Testing Data & Data Processes with AI & Python
Half-day Training • Edinburgh • 20th March 2019
Location: BMA Scotland, 14 Queen Street, Edinburgh, EH2 1LL, Scotland.
DataFest 2019 brings together local and international talent, industry, academia and enthusiasts who all share at least one interest — data! With a desire across sectors to succeed at Data Driven Innovation, how can we be sure that our data — our raw material — is as good as it should be?
This training brings the ideas and benefits of test driven development to the arena of data analysis. Using the open source Python TDDA library(test-driven data analysis), we'll work with data in CSV files, Pandas DataFrames, and relational databases.
Part 1: Testing Data Processes and Pipelines
Introduction to reference tests and how these can be written for various kinds of analytical processes over different data types.

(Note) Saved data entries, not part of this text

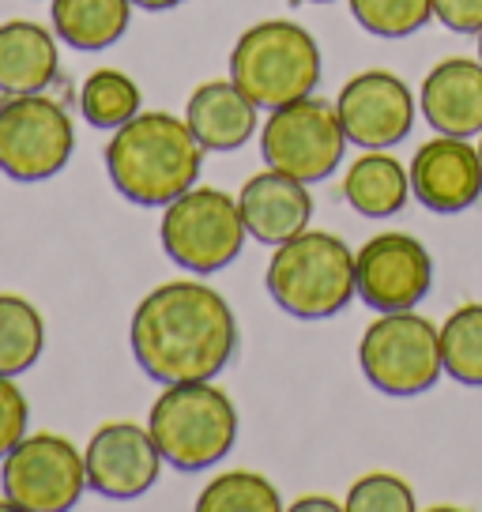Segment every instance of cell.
<instances>
[{
	"mask_svg": "<svg viewBox=\"0 0 482 512\" xmlns=\"http://www.w3.org/2000/svg\"><path fill=\"white\" fill-rule=\"evenodd\" d=\"M129 343L151 381H215L238 351V320L215 287L174 279L136 305Z\"/></svg>",
	"mask_w": 482,
	"mask_h": 512,
	"instance_id": "6da1fadb",
	"label": "cell"
},
{
	"mask_svg": "<svg viewBox=\"0 0 482 512\" xmlns=\"http://www.w3.org/2000/svg\"><path fill=\"white\" fill-rule=\"evenodd\" d=\"M204 170V144L193 136L189 121L174 113H136L113 128L106 144V174L113 189L140 208H166L189 192Z\"/></svg>",
	"mask_w": 482,
	"mask_h": 512,
	"instance_id": "7a4b0ae2",
	"label": "cell"
},
{
	"mask_svg": "<svg viewBox=\"0 0 482 512\" xmlns=\"http://www.w3.org/2000/svg\"><path fill=\"white\" fill-rule=\"evenodd\" d=\"M264 283L287 317L328 320L343 313L358 294L354 253L336 234L302 230L298 238L275 245Z\"/></svg>",
	"mask_w": 482,
	"mask_h": 512,
	"instance_id": "3957f363",
	"label": "cell"
},
{
	"mask_svg": "<svg viewBox=\"0 0 482 512\" xmlns=\"http://www.w3.org/2000/svg\"><path fill=\"white\" fill-rule=\"evenodd\" d=\"M147 430L174 471H208L223 464L238 441V411L211 381L162 384Z\"/></svg>",
	"mask_w": 482,
	"mask_h": 512,
	"instance_id": "277c9868",
	"label": "cell"
},
{
	"mask_svg": "<svg viewBox=\"0 0 482 512\" xmlns=\"http://www.w3.org/2000/svg\"><path fill=\"white\" fill-rule=\"evenodd\" d=\"M321 46L290 19H264L241 31L230 49V80L257 102L260 110H279L317 91L321 83Z\"/></svg>",
	"mask_w": 482,
	"mask_h": 512,
	"instance_id": "5b68a950",
	"label": "cell"
},
{
	"mask_svg": "<svg viewBox=\"0 0 482 512\" xmlns=\"http://www.w3.org/2000/svg\"><path fill=\"white\" fill-rule=\"evenodd\" d=\"M358 366L366 381L385 396H422L445 377L441 362V332L415 309L381 313L358 343Z\"/></svg>",
	"mask_w": 482,
	"mask_h": 512,
	"instance_id": "8992f818",
	"label": "cell"
},
{
	"mask_svg": "<svg viewBox=\"0 0 482 512\" xmlns=\"http://www.w3.org/2000/svg\"><path fill=\"white\" fill-rule=\"evenodd\" d=\"M159 238L177 268L193 275H215L234 264L249 230L241 223V208L223 189L193 185L162 208Z\"/></svg>",
	"mask_w": 482,
	"mask_h": 512,
	"instance_id": "52a82bcc",
	"label": "cell"
},
{
	"mask_svg": "<svg viewBox=\"0 0 482 512\" xmlns=\"http://www.w3.org/2000/svg\"><path fill=\"white\" fill-rule=\"evenodd\" d=\"M76 151V128L68 110L49 98L34 95L0 98V174L34 185L65 170Z\"/></svg>",
	"mask_w": 482,
	"mask_h": 512,
	"instance_id": "ba28073f",
	"label": "cell"
},
{
	"mask_svg": "<svg viewBox=\"0 0 482 512\" xmlns=\"http://www.w3.org/2000/svg\"><path fill=\"white\" fill-rule=\"evenodd\" d=\"M343 151H347V132L336 102H324L317 95L272 110L260 128V155L268 170L298 177L306 185L336 174Z\"/></svg>",
	"mask_w": 482,
	"mask_h": 512,
	"instance_id": "9c48e42d",
	"label": "cell"
},
{
	"mask_svg": "<svg viewBox=\"0 0 482 512\" xmlns=\"http://www.w3.org/2000/svg\"><path fill=\"white\" fill-rule=\"evenodd\" d=\"M0 486L23 512H68L87 490V464L61 433H27L0 460Z\"/></svg>",
	"mask_w": 482,
	"mask_h": 512,
	"instance_id": "30bf717a",
	"label": "cell"
},
{
	"mask_svg": "<svg viewBox=\"0 0 482 512\" xmlns=\"http://www.w3.org/2000/svg\"><path fill=\"white\" fill-rule=\"evenodd\" d=\"M354 283H358V298L377 313L415 309L430 294L434 260L418 238L388 230L354 253Z\"/></svg>",
	"mask_w": 482,
	"mask_h": 512,
	"instance_id": "8fae6325",
	"label": "cell"
},
{
	"mask_svg": "<svg viewBox=\"0 0 482 512\" xmlns=\"http://www.w3.org/2000/svg\"><path fill=\"white\" fill-rule=\"evenodd\" d=\"M336 110L347 132V144L362 151H388L415 125L418 98L396 72L366 68L343 83Z\"/></svg>",
	"mask_w": 482,
	"mask_h": 512,
	"instance_id": "7c38bea8",
	"label": "cell"
},
{
	"mask_svg": "<svg viewBox=\"0 0 482 512\" xmlns=\"http://www.w3.org/2000/svg\"><path fill=\"white\" fill-rule=\"evenodd\" d=\"M87 486L110 501L144 497L162 471V452L147 426L136 422H106L83 448Z\"/></svg>",
	"mask_w": 482,
	"mask_h": 512,
	"instance_id": "4fadbf2b",
	"label": "cell"
},
{
	"mask_svg": "<svg viewBox=\"0 0 482 512\" xmlns=\"http://www.w3.org/2000/svg\"><path fill=\"white\" fill-rule=\"evenodd\" d=\"M411 196L434 215H460L482 196V155L464 136H441L415 151L407 166Z\"/></svg>",
	"mask_w": 482,
	"mask_h": 512,
	"instance_id": "5bb4252c",
	"label": "cell"
},
{
	"mask_svg": "<svg viewBox=\"0 0 482 512\" xmlns=\"http://www.w3.org/2000/svg\"><path fill=\"white\" fill-rule=\"evenodd\" d=\"M238 208L249 238H257L260 245H272V249L298 238L313 223L309 185L290 174H279V170H264V174L249 177L238 192Z\"/></svg>",
	"mask_w": 482,
	"mask_h": 512,
	"instance_id": "9a60e30c",
	"label": "cell"
},
{
	"mask_svg": "<svg viewBox=\"0 0 482 512\" xmlns=\"http://www.w3.org/2000/svg\"><path fill=\"white\" fill-rule=\"evenodd\" d=\"M418 110L441 136H479L482 132V61L449 57L430 68L418 91Z\"/></svg>",
	"mask_w": 482,
	"mask_h": 512,
	"instance_id": "2e32d148",
	"label": "cell"
},
{
	"mask_svg": "<svg viewBox=\"0 0 482 512\" xmlns=\"http://www.w3.org/2000/svg\"><path fill=\"white\" fill-rule=\"evenodd\" d=\"M257 110V102L234 80H211L189 95L185 121L204 151H238L257 132Z\"/></svg>",
	"mask_w": 482,
	"mask_h": 512,
	"instance_id": "e0dca14e",
	"label": "cell"
},
{
	"mask_svg": "<svg viewBox=\"0 0 482 512\" xmlns=\"http://www.w3.org/2000/svg\"><path fill=\"white\" fill-rule=\"evenodd\" d=\"M57 31L31 19L0 23V95H34L57 80Z\"/></svg>",
	"mask_w": 482,
	"mask_h": 512,
	"instance_id": "ac0fdd59",
	"label": "cell"
},
{
	"mask_svg": "<svg viewBox=\"0 0 482 512\" xmlns=\"http://www.w3.org/2000/svg\"><path fill=\"white\" fill-rule=\"evenodd\" d=\"M411 196V174L396 155L388 151H362L347 166L343 177V200L366 219H392L400 215Z\"/></svg>",
	"mask_w": 482,
	"mask_h": 512,
	"instance_id": "d6986e66",
	"label": "cell"
},
{
	"mask_svg": "<svg viewBox=\"0 0 482 512\" xmlns=\"http://www.w3.org/2000/svg\"><path fill=\"white\" fill-rule=\"evenodd\" d=\"M132 0H53V31L72 49L95 53L117 46L132 19Z\"/></svg>",
	"mask_w": 482,
	"mask_h": 512,
	"instance_id": "ffe728a7",
	"label": "cell"
},
{
	"mask_svg": "<svg viewBox=\"0 0 482 512\" xmlns=\"http://www.w3.org/2000/svg\"><path fill=\"white\" fill-rule=\"evenodd\" d=\"M46 351V320L27 298L0 294V373L19 377Z\"/></svg>",
	"mask_w": 482,
	"mask_h": 512,
	"instance_id": "44dd1931",
	"label": "cell"
},
{
	"mask_svg": "<svg viewBox=\"0 0 482 512\" xmlns=\"http://www.w3.org/2000/svg\"><path fill=\"white\" fill-rule=\"evenodd\" d=\"M140 83L125 76L121 68H98L80 87V113L91 128L113 132L140 113Z\"/></svg>",
	"mask_w": 482,
	"mask_h": 512,
	"instance_id": "7402d4cb",
	"label": "cell"
},
{
	"mask_svg": "<svg viewBox=\"0 0 482 512\" xmlns=\"http://www.w3.org/2000/svg\"><path fill=\"white\" fill-rule=\"evenodd\" d=\"M437 332H441L445 377L467 384V388H482V302L452 309Z\"/></svg>",
	"mask_w": 482,
	"mask_h": 512,
	"instance_id": "603a6c76",
	"label": "cell"
},
{
	"mask_svg": "<svg viewBox=\"0 0 482 512\" xmlns=\"http://www.w3.org/2000/svg\"><path fill=\"white\" fill-rule=\"evenodd\" d=\"M200 512H279V490L257 471H226L204 486L196 497Z\"/></svg>",
	"mask_w": 482,
	"mask_h": 512,
	"instance_id": "cb8c5ba5",
	"label": "cell"
},
{
	"mask_svg": "<svg viewBox=\"0 0 482 512\" xmlns=\"http://www.w3.org/2000/svg\"><path fill=\"white\" fill-rule=\"evenodd\" d=\"M351 16L377 38H407L434 19V0H351Z\"/></svg>",
	"mask_w": 482,
	"mask_h": 512,
	"instance_id": "d4e9b609",
	"label": "cell"
},
{
	"mask_svg": "<svg viewBox=\"0 0 482 512\" xmlns=\"http://www.w3.org/2000/svg\"><path fill=\"white\" fill-rule=\"evenodd\" d=\"M343 505L351 512H411L415 509V490L400 475L373 471V475H362L354 482Z\"/></svg>",
	"mask_w": 482,
	"mask_h": 512,
	"instance_id": "484cf974",
	"label": "cell"
},
{
	"mask_svg": "<svg viewBox=\"0 0 482 512\" xmlns=\"http://www.w3.org/2000/svg\"><path fill=\"white\" fill-rule=\"evenodd\" d=\"M27 418H31V407H27V396L19 392L16 377L0 373V460L27 437Z\"/></svg>",
	"mask_w": 482,
	"mask_h": 512,
	"instance_id": "4316f807",
	"label": "cell"
},
{
	"mask_svg": "<svg viewBox=\"0 0 482 512\" xmlns=\"http://www.w3.org/2000/svg\"><path fill=\"white\" fill-rule=\"evenodd\" d=\"M434 19L456 34H479L482 0H434Z\"/></svg>",
	"mask_w": 482,
	"mask_h": 512,
	"instance_id": "83f0119b",
	"label": "cell"
},
{
	"mask_svg": "<svg viewBox=\"0 0 482 512\" xmlns=\"http://www.w3.org/2000/svg\"><path fill=\"white\" fill-rule=\"evenodd\" d=\"M294 512H343L347 505H339V501H332V497H298L294 505H290Z\"/></svg>",
	"mask_w": 482,
	"mask_h": 512,
	"instance_id": "f1b7e54d",
	"label": "cell"
},
{
	"mask_svg": "<svg viewBox=\"0 0 482 512\" xmlns=\"http://www.w3.org/2000/svg\"><path fill=\"white\" fill-rule=\"evenodd\" d=\"M140 12H174V8H181L185 0H132Z\"/></svg>",
	"mask_w": 482,
	"mask_h": 512,
	"instance_id": "f546056e",
	"label": "cell"
},
{
	"mask_svg": "<svg viewBox=\"0 0 482 512\" xmlns=\"http://www.w3.org/2000/svg\"><path fill=\"white\" fill-rule=\"evenodd\" d=\"M309 4H332V0H309Z\"/></svg>",
	"mask_w": 482,
	"mask_h": 512,
	"instance_id": "4dcf8cb0",
	"label": "cell"
},
{
	"mask_svg": "<svg viewBox=\"0 0 482 512\" xmlns=\"http://www.w3.org/2000/svg\"><path fill=\"white\" fill-rule=\"evenodd\" d=\"M479 61H482V31H479Z\"/></svg>",
	"mask_w": 482,
	"mask_h": 512,
	"instance_id": "1f68e13d",
	"label": "cell"
},
{
	"mask_svg": "<svg viewBox=\"0 0 482 512\" xmlns=\"http://www.w3.org/2000/svg\"><path fill=\"white\" fill-rule=\"evenodd\" d=\"M479 155H482V132H479Z\"/></svg>",
	"mask_w": 482,
	"mask_h": 512,
	"instance_id": "d6a6232c",
	"label": "cell"
}]
</instances>
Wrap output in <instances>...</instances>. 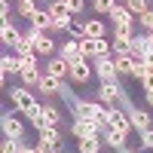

Topics will include:
- Motivation for and introduction to testing
- Special considerations for testing analytical software and processes
- Testing and regenerating complex and partially variable outputs, and supporting diff tools.
Part 2: Using AI to Generate Constraints from Data and their use for Detecting Bad Data
Using constraints to verify data, including:
- identification of unexpected changes, outliers, duplicates, missing and disallowed values
- advanced string verification, including automatic generation of regular expressions to characterise patterns in text data using rexpy.
Crucially, we will show not only how constrains can be used to detect change and problems in data, but also how those constraints can be automatically generated using AI methods in the tdda library.
The methods and tools are applicable to structured data and data pipelines using any software, not just Python.
WHO IS THIS TRAINING FOR?
The course is primarily aimed at practising data scientists with some familiarity with Python, or programmers coming to data science. Previous experience of testing and Pandas will be advantageous but is not required.
Although the specific library used is Python, the data testing is almost entirely language neutral, and even the testing of data processes can be used with other languages, from within a Python test script.
Non-programmers with an interest in QA for data and data processes will also benefit from some of the overview material, and are welcome to attend, but may need more help with the hands-on parts of the course.
It is essential that attendees bring a laptop (Mac, Linux or Windows) with a working python environment installed with Pandas, NumPy, as well as the TDDA library (tdda; available with pip from PyPI, and in source form on Github).
Detailed instructions on system configuration will be supplied to registered attendees before the session, as well as instructions on how to test the installation. These instructions are also available here.
Help will be available at the venue in the 30 mins prior to the start of the workshop (from 13:30) for anyone unable to configure their environment.